Heather Holderman, General Manager with CBRE at 353 North Clark, was named BOMA/Chicago’s 2018 Property Management Professional of the Year.
How did you get involved in the commercial real estate industry?
Somewhat by accident actually. I was working in the financial sector and someone approached me about an administrative position within a real estate company, working in “property management.” I had no previous knowledge of the field or what the position might entail, but it has turned into an incredibly rewarding career where I’ve had the opportunity to learn about so many other contributing sectors and the professionals serving those sectors. It’s also helped me understand the businesses of the tenants that occupy office buildings and how their success plays a pivotal role in the success of an office building.
You recently led your team to achieve platinum LEED certification for your building. What are some of the outcomes you have experienced from this certification?
We know that tenants prefer assets that have LEED certification from an efficiency and operating expense standpoint and we also have several tenants with LEED-CI designations themselves. They share in a corporate responsibility to sustainability within their respective cultures. We also believe that such stewardship is important to recruiting younger talent and many of our foreign counterparts already have a strong emphasis on sustainability.
By engaging in a retro-commissioning program in combination with our LEED Platinum certification, we have been successful in shedding approximately one million kilowatts from our baseline annually and continue to challenge ourselves and the building’s operations to find new and innovative sources of conservation.
What advice would you share with other property managers aspiring to attain this highest LEED rating?
Preparation and teamwork. Your entire team has to be committed to the goal and willing to invest the extra time and effort to approaching the project from a mindset that is slightly different from traditional real estate.
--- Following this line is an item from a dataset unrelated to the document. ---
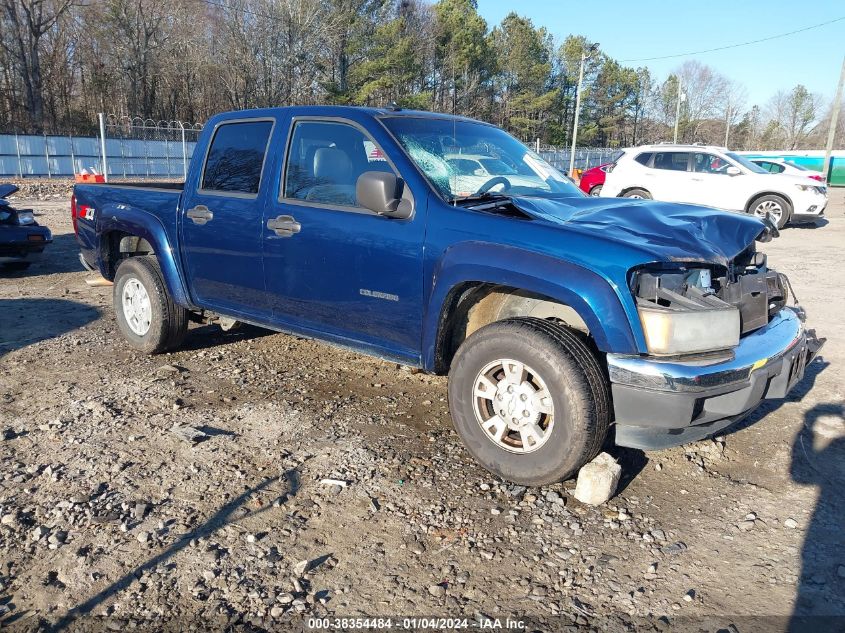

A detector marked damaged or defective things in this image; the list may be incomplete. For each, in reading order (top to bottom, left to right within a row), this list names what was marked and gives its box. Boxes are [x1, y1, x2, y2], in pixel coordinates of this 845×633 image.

cracked windshield [380, 116, 580, 200]
damaged hood [512, 195, 768, 264]
broken headlight [628, 266, 736, 356]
It can be challenging to convince an owner to make necessary and significant up-front investments. The team must also embrace new building operating strategies that are different from past practices. Additionally, many of the principles of LEED certification also have a human element such as access to natural light for the majority of occupants. This concept is contrary to past practices where private offices along the perimeter for a select handful of the total occupants was more commonplace. With all this in mind, it takes total dedication to affect the change necessary to be recognized by LEED. Without the support of all team members, and frankly strong relationships with the tenant base, the success of the project is in the balance.
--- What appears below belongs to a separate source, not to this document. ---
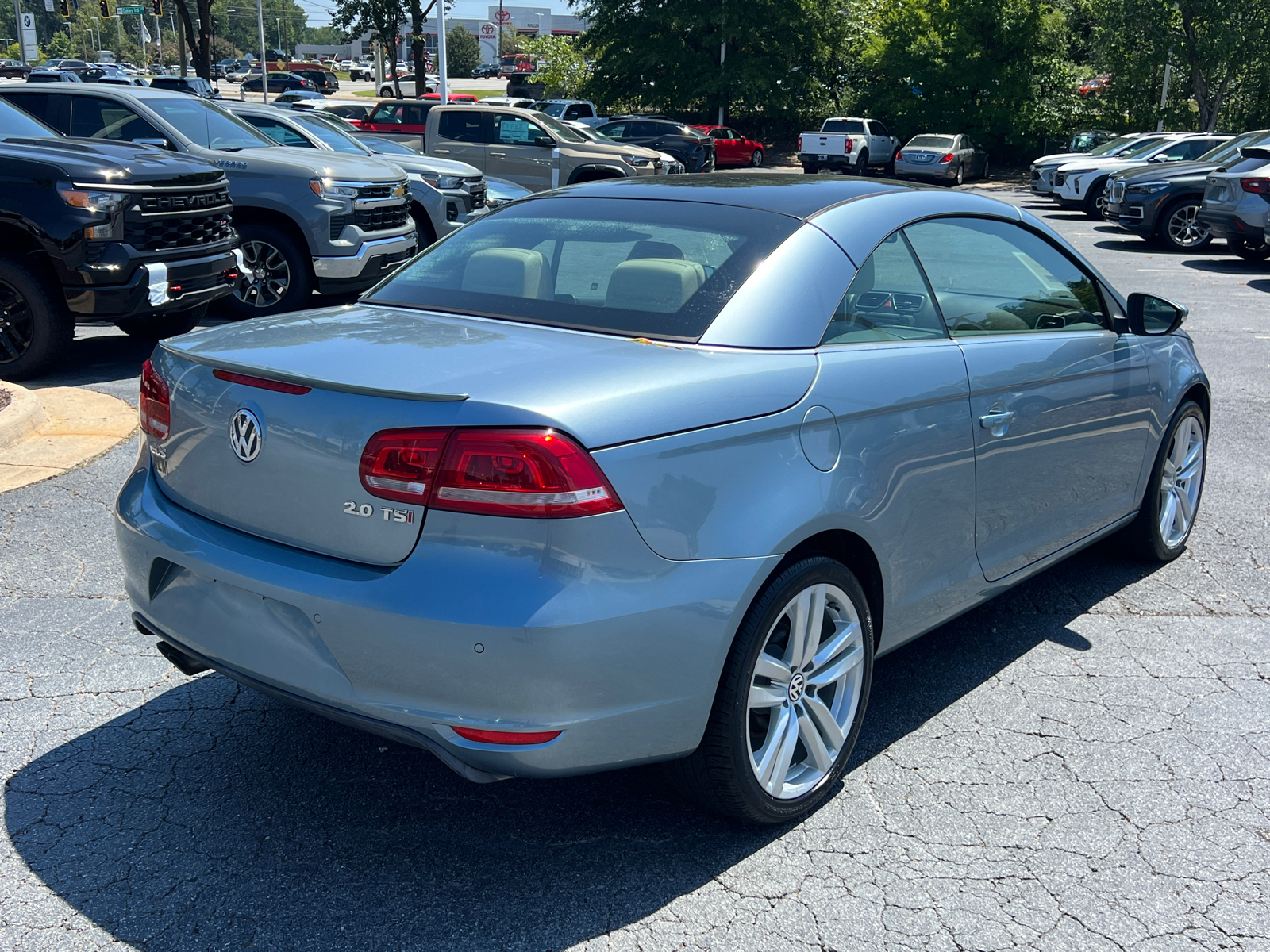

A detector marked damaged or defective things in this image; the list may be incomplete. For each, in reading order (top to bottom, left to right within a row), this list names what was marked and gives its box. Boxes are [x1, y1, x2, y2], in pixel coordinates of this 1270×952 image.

cracked asphalt [2, 190, 1270, 949]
You are also leading efforts to implement monitoring based commissioning (MBCx) in your building. How did this come about and what are some of the benefits you’re seeing?
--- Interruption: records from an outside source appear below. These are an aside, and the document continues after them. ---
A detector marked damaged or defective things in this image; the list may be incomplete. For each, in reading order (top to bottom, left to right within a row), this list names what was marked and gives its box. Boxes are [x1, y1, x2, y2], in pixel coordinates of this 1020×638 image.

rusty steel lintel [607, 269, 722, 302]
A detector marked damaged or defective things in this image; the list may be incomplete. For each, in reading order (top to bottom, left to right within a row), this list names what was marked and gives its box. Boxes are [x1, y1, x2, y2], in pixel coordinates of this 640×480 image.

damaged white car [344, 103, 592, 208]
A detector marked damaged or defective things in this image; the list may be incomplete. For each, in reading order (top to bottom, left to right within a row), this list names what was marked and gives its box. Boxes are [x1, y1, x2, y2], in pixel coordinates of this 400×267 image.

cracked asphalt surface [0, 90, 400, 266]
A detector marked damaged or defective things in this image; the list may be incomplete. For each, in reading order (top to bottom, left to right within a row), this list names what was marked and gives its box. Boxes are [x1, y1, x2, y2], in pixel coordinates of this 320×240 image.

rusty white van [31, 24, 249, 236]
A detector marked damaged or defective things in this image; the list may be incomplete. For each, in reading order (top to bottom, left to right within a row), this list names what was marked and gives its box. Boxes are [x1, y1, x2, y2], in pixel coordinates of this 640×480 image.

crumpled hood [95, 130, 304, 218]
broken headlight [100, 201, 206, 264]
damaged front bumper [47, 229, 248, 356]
We are very excited about the prospect of MBCx after learning more about it from attending BOMA/Chicago’s Energy Forum in 2017. Some of our colleagues who have participated in MBCx programs were also panelists at the forum, which allowed us an opportunity to follow up with them after and explore how MBCx benefited them as well as obtain some best practices.
We are currently enrolled in MBCx and have implemented several measures, with several more in the upcoming heating season. We conduct monthly status meetings with our consultant and work closely with our building automation contractor for changes that have been identified by our engineer team in conjunction with our consultant.
The true results of our performance from participating in the program will be more identifiable at the end of initial performance period in the first quarter of 2019. However, we are currently projecting some substantial energy savings with some smaller measures already impacting part of the overall reduction.
Can you tell us about some of the other sustainability programs at your building?
We have historically and will continue to participate in demand response programs. In the past year, the engineering and management teams worked cohesively to identify measures that are impactful during peak demand periods and work with building occupants to create awareness of why we are operating differently during these times, especially for measures that are visible to building occupants or measures to which they can contribute. Tenant involvement propagates a community toward sustainable efforts and provides them with a sense of ownership in the program.